Randomatters
Published 21 years, 6 months pastWhen you withdraw for a couple of weeks, all kinds of stuff piles up—in the house, in the Inbox, in life in general.
During our Passover seder on April 17, I spotted a label on a bottle that cracked me up. Since I’d acquired a digital camera just the day before in hopes of taking pictures of both our families at one table, I couldn’t resist capturing the label for posterity, so I’ll share it with you. Somebody really needed to think a little harder about their domain name choice. Then again, had they done so, I’d have been deprived of a good laugh. Hey, maybe they’re going back to their original recipe!

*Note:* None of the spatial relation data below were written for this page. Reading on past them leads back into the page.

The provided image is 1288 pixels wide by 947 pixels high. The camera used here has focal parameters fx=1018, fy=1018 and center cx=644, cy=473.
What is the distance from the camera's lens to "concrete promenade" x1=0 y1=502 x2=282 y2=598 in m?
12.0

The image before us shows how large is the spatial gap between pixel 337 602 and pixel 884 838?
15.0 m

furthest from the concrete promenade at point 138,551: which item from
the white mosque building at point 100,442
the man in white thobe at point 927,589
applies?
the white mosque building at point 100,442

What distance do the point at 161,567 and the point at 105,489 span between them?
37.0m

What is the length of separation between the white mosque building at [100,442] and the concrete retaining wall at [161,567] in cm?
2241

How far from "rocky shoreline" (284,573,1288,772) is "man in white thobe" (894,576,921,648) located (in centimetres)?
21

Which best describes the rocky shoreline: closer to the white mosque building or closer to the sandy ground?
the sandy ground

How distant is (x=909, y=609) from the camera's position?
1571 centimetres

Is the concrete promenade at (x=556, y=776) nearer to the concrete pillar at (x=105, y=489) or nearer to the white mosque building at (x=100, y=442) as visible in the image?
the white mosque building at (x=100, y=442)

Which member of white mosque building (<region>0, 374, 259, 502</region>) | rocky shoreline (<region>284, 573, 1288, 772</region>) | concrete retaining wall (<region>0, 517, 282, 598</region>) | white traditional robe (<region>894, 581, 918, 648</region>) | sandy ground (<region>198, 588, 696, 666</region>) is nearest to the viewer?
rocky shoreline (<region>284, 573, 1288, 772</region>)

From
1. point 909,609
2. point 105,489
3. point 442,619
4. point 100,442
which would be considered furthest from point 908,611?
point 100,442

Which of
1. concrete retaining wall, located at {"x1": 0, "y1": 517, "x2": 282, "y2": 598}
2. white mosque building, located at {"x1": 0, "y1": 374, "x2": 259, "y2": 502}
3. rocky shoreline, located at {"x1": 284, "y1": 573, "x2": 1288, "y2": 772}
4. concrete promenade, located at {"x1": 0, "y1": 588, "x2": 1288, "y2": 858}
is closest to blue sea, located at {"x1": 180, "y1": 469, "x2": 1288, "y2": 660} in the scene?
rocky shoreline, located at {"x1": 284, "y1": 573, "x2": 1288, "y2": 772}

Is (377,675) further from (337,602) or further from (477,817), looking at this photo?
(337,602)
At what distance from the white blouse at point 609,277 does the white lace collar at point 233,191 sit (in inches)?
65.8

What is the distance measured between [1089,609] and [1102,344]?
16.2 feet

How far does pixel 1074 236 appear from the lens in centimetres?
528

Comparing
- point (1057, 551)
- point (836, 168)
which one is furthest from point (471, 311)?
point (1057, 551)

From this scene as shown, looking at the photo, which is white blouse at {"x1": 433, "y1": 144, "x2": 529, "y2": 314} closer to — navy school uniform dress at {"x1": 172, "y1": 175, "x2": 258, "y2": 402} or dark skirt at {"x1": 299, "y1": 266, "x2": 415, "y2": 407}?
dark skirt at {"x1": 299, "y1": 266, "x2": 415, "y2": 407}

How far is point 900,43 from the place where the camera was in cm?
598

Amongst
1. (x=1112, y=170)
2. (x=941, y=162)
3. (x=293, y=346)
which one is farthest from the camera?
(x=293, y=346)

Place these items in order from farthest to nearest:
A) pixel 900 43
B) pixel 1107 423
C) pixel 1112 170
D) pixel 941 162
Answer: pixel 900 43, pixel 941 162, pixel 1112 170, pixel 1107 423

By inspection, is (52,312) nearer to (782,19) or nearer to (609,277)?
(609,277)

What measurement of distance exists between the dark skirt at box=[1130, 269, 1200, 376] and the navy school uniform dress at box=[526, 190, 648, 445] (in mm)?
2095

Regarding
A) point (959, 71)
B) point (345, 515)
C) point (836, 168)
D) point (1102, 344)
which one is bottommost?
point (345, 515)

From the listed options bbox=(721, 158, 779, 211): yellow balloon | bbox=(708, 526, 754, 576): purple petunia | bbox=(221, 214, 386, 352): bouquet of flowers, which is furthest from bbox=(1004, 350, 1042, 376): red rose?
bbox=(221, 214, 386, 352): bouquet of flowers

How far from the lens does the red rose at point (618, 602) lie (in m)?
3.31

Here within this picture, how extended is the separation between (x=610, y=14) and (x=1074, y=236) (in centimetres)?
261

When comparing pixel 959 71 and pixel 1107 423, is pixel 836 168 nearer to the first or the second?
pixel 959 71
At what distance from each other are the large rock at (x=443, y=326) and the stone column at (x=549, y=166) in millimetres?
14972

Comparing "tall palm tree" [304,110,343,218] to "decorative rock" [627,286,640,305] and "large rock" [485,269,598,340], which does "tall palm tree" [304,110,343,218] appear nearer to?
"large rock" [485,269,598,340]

Wouldn’t that be fun.
The day after Mom’s death, Netdiver published a close-ups* interview with me. You’ve probably already seen it, but if not, there you go. It’s long, but that’s mostly due to it having a lot of questions, some of which were actually difficult to answer.
Chris Casciano updated his PNH Developer Toolbar to fix some typos, add more links to useful tools, and make the toolbar work in Phoenix/Firebird as well as Netscape/Mozilla. I don’t think I mentioned the toolbar here before, so let me just say it’s insanely useful and thoroughly awesome. I’m already becoming addicted to it, especially in conjunction with the DevEdge Sidebar Tabs, which lets me drill into various W3C specifications quickly and easily.
Everyone got all upset at Dave Winer, who in turn got upset with everyone; things were said, mistakes were made, meanings were imposed and decomposed. If it hadn’t started with a post about designers and CSS, I wouldn’t even bother to mention it. My reaction: everyone over-reacted. Dave didn’t say in that particular post that there was anything wrong with CSS, although he did make some interesting statements about what works and what doesn’t. Of course the advantages of using CSS are fairly self-evident to anyone paying the slightest bit of attention, and (to my eye) far too compelling to ignore or eschew. There are indeed flaws and omissions both in browser support and the CSS specification itself, but that’s never stopped anyone. Meanwhile, anyone who’s using CSS as a political club of some sort needs to cut it out. CSS is a technology, and a good one that promises to get better. It’s not a religion, despite the odd quasi-religious titles people keep affixing to my name (“CSS Pope” being one of the funniest).
On an oddly related note, Jeffrey and Tantek and Matt batted about thoughts on RSS, syndication, hand-rolling a weblog, and so on. This particular journal (as I call it) is basically hand-rolled, and for a long time I manually updated the current entries and archives: when I added a new entry to the home page, I’d cut the least recent entry and paste it into the archive page. That worked so long as I posted weekly and didn’t want to do anything else with the entries.
But then I started hearing from people who said that without an RSS feed, they couldn’t keep track of a site. I write these entries so that people can see them, and I was sort of interested in RSS anyway, so I decided that I needed a way to set up a feed and automate the process of managing the entries. As long-time readers will recall, I accomplished this by teaching myself XSLT and using it to create a very minimal content management system of my own. Entries are written in an XML format I derived from RSS itself, and I run the XML file through a series of XSLT recipes to produce the most recent entries on the home page, the archives, and the RSS feeds. I suppose I could also create messages to e-mail to people who signed up for them, but I’m not up to that yet.
So anyway, I agree with what Jeffrey says about pouring an entire site’s contents into an RSS feed: why would I bother? Part of the experience of reading a personal site is how it looks, the way the words are arranged, the layout of the content. So I’ve been doing basically what Jeffrey is now doing, and dropping the first sentence of each entry into the feed. That keeps the feed small, it allows people to know when I’ve posted something new, and gives them enough information to decide if they want to go read the new entry. It also forces me to think about writing good lead sentences, since an entry description of “I just had a thought….” isn’t nearly is interesting as “I was pondering the relationship between XSLT and CSS, and had an idea I think is pretty cool….”
(Incidentally, those of you chastising Jeffrey for “selling out” need a serious perspective check. Try some deep-breathing exercises while you’re at it.)
Matt observed that I should drop the plink
class on the permalinks and use a contextual selector to style them, and that I should add rel="bookmark"
to the permalinks. The latter I’ll implement in my next XSLT update, as I should have done long ago. The former, however, I’ll probably not do just because I like having a class that applies only to the permalinks and nothing else. I might decide in the future to move the permalinks from one element to another, and I don’t want to have to juggle a bunch of selectors when I do. The structure and design of the site are always in a slow state of evolution, so I try to plan for future mutations as best I can.
That’s one benefit of hand-rolling the whole system. I can plan ahead with the greatest possible clarity because I know exactly how everything is put together, and how changes to the structure will affect the layout and experience. I can also make sure the site’s markup is as lean and relevant as possible, because the most advanced document optimization tool ever devised is still the human brain.